Cloud Development Environments

Altis has experimental built-in support for GitHub Codespaces, a Cloud-based development environment, that makes it possible to spin up a complete development environment in seconds within your browser, with a full editor based on Visual Studio Code, without having to install anything on your local machine.

This is useful for many reasons:

  • Bootstrap a full development environment in seconds.
  • Zero local installation required.
  • Standardized and highly configurable environment setup.
  • Powerful and scalable development environment.
  • Ability to share preview environments with colleagues.

How to start

  1. Enable Codespaces support for your GitHub organization

    In order for Codespaces to become available to contributors of a specific repository, the GitHub organization administrator needs to enable support for Codespaces for such contributors. Refer to the official Enabling Codespaces for your organization and Managing billing for Codespaces in your organization guides for more information.

  2. Bootstrap the configuration

    After Codespaces is activated, you'll need to bootstrap the development container configuration using composer dev-tools bootstrap codespaces. See the documentation on devcontainers for ways to customize your container further.
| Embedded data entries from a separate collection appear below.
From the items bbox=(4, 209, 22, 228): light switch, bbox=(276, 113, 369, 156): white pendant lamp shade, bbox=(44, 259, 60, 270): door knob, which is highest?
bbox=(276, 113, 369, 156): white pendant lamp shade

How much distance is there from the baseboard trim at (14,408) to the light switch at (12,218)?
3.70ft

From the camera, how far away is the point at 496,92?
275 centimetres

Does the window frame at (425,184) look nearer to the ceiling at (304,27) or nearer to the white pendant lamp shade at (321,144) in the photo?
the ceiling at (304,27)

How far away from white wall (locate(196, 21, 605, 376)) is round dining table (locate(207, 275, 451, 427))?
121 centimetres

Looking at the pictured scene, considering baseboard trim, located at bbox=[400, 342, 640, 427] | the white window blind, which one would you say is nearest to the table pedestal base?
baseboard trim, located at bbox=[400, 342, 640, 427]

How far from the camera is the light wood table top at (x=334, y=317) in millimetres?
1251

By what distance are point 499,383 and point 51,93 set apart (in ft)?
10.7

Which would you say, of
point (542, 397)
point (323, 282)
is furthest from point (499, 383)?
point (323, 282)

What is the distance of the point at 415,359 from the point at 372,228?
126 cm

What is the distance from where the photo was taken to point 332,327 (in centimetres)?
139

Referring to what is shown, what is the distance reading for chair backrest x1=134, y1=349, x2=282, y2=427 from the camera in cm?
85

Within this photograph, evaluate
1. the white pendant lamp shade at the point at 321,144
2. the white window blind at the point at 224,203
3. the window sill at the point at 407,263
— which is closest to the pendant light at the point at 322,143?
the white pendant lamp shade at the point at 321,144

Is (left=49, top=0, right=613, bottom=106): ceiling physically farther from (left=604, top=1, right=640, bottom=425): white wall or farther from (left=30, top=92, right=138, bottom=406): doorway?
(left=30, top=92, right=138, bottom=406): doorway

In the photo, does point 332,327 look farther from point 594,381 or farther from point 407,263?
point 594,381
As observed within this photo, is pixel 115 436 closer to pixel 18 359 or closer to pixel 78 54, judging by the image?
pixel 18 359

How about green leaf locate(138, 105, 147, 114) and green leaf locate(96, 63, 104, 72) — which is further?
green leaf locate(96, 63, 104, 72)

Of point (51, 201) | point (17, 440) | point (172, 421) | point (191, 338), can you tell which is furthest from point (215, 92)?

  3. Start a new container

    Once the devcontainer configuration is committed, you'll be able to start a new Codespaces environment at https://github.com/codespaces/new , or from the "Codespaces" tab when you click on "Code" button where you typically get your repository checkout link. Note: we recommend configuring your codespace environment to use a machine type of '4-core'. Choose " Configure and create codespace" from the drop down menu on GitHub.

  4. Start development!

    Once the codespace is started, you'll be able to use the editor-in-browser to manage the project code. You can use the terminal to start the integrated local server environment as you would if you installed it locally, using composer server start. You can also use it to pull and push code in a fully-featured Debian-based environment.

  5. Preview

    Once the local server is started, you'll be presented with the URL to the preview environment where you can view the project in your browser.

  6. Sharing

    Codespaces preview environments are protected by your own GitHub login session, and are not publicly available by default. But you can explicitly choose specific ports to be public through the Ports panel within the editor, so you can share it publicly with others. Port 80 is typically what you'll need to expose publicly to allow access to your project.

Notes

GitHub Codespaces support is still experimental, so some hiccups can be expected. Typically, rebuilding the developer container fixes such hiccups.